### Task prompt
Please copy word for word the part of the text on layoffs and workplace culture between "Frequent reorganizations, leadership" and "support or visibility.", inclusive.

### Selected passage
---
What I've Been Asked Not to Publish
- Lexy Martin
- 7 days ago
- 3 min read
Layoffs, ageism, and cost cutting
Many people felt they were viewed less as contributors and more as expenses on a spreadsheet.
Senior employees were often targeted because of their higher salaries.
Older workers described a double challenge: being seen as expensive and being viewed as having less future potential.
Some people reported being pressured to accept significant pay cuts to preserve stock options or remain employed, only to be laid off later anyway.
Others believed return-to-office mandates or policy changes were sometimes used to encourage voluntary departures, particularly among higher-paid employees.
Several interviewees described organizations replacing experienced workers with less expensive talent.

The disruption of constant reorganization
Many interviewees described workplaces that seemed to be in a perpetual state of change.
Frequent reorganizations, leadership turnover, and shifting priorities created uncertainty and instability.
People spoke about being moved, sidelined, demoted, or reorganized out of positions of influence.
Women appeared especially likely to describe negative impacts from repeated organizational change.
Reorganizations often seemed driven by investor expectations or executive timelines rather than thoughtful transitions for employees.
When support systems fail
Many people discovered that the systems they expected to help them often could not or would not.
Some felt HR was more focused on reducing organizational risk than protecting employees.
Employees dealing with toxic situations often felt they were expected to solve the problem themselves.
Leadership changes sometimes eliminated the managers and mentors who had advocated for them, leaving them without support or visibility.
Burnout and its hidden costs
Burnout appeared far more serious than simply being tired.
Years of heavy travel, extreme workloads, and constant pressure left some people needing months or even years to recover.
Interviewees described physical symptoms including panic attacks, heart palpitations, chronic pain, sleep disruption, and hair loss.
Several people left jobs while exhausted and overwhelmed, only later wishing they had paused long enough to think through their next move.
Toxic leadership and workplace culture
Many redirections were triggered not by the work itself, but by the people leading it.
Employees described managers who bullied, screamed, humiliated others in meetings, or retaliated when challenged.
Calling attention to bad behavior often resulted in employees being sidelined rather than problems being addressed.
Women frequently described "bro culture" environments where aggressive behavior was tolerated and concerns were minimized.
Some women reported being expected to manage the consequences of inappropriate behavior rather than seeing leaders hold people accountable.
Different experiences for women and men
The stories of job loss and career disruption often differed by gender.
Men more commonly described layoffs tied to compensation and organizational restructuring.
---
Spatial grounding data:
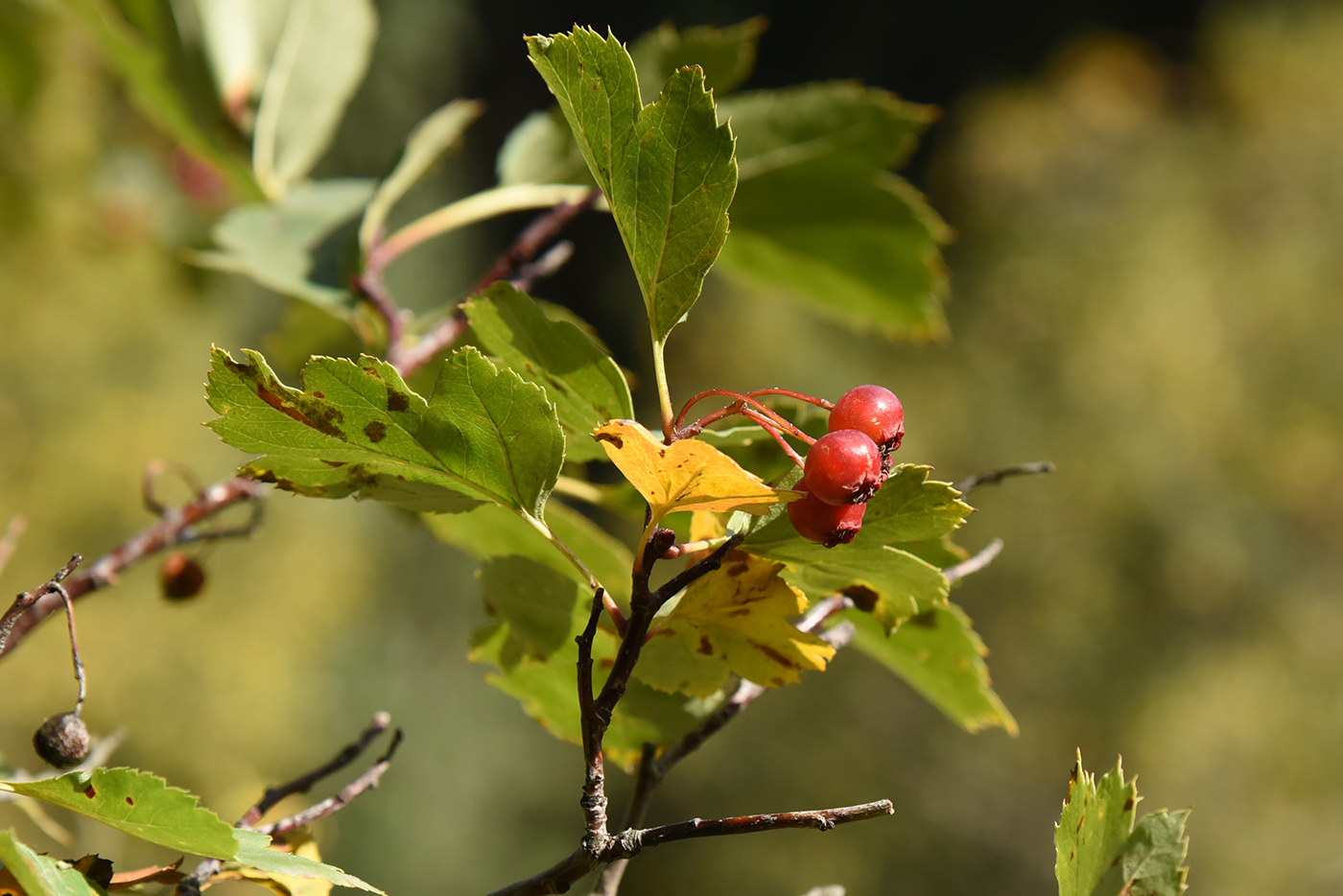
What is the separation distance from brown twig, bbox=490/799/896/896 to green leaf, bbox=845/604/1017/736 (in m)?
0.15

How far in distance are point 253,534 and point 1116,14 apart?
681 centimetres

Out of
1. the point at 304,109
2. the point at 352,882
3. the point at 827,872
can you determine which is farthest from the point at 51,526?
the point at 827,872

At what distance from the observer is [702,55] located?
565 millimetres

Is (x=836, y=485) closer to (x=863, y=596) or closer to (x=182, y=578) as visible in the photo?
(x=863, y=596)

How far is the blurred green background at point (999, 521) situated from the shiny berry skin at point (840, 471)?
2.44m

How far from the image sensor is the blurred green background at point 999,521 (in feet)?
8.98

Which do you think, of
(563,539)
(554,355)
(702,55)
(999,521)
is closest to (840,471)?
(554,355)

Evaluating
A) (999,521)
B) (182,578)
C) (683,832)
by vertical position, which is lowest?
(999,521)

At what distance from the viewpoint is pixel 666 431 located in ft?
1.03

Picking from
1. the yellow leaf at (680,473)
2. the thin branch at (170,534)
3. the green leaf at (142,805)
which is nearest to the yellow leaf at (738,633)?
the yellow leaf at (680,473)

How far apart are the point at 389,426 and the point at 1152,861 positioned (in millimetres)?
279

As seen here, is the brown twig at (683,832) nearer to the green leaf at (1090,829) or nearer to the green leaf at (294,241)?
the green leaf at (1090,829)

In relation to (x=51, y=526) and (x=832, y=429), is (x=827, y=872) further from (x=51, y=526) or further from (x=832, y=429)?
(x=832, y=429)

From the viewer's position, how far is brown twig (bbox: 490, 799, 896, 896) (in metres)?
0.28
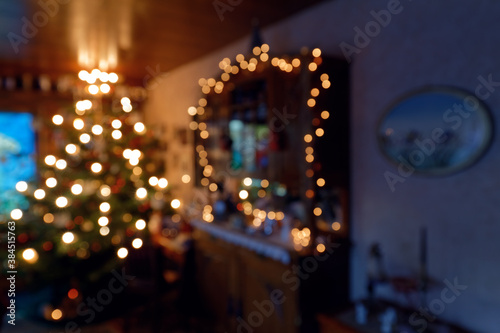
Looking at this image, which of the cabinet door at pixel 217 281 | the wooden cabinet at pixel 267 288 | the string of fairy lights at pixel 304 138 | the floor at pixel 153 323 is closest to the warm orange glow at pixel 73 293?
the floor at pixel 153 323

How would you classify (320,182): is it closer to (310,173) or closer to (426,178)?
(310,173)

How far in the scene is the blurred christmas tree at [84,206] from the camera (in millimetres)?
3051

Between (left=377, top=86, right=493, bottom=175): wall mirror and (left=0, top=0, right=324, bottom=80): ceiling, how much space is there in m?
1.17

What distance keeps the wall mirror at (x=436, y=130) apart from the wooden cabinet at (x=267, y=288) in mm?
---
### Worked solution
Frequent reorganizations, leadership turnover, and shifting priorities created uncertainty and instability.
People spoke about being moved, sidelined, demoted, or reorganized out of positions of influence.
Women appeared especially likely to describe negative impacts from repeated organizational change.
Reorganizations often seemed driven by investor expectations or executive timelines rather than thoughtful transitions for employees.
When support systems fail
Many people discovered that the systems they expected to help them often could not or would not.
Some felt HR was more focused on reducing organizational risk than protecting employees.
Employees dealing with toxic situations often felt they were expected to solve the problem themselves.
Leadership changes sometimes eliminated the managers and mentors who had advocated for them, leaving them without support or visibility.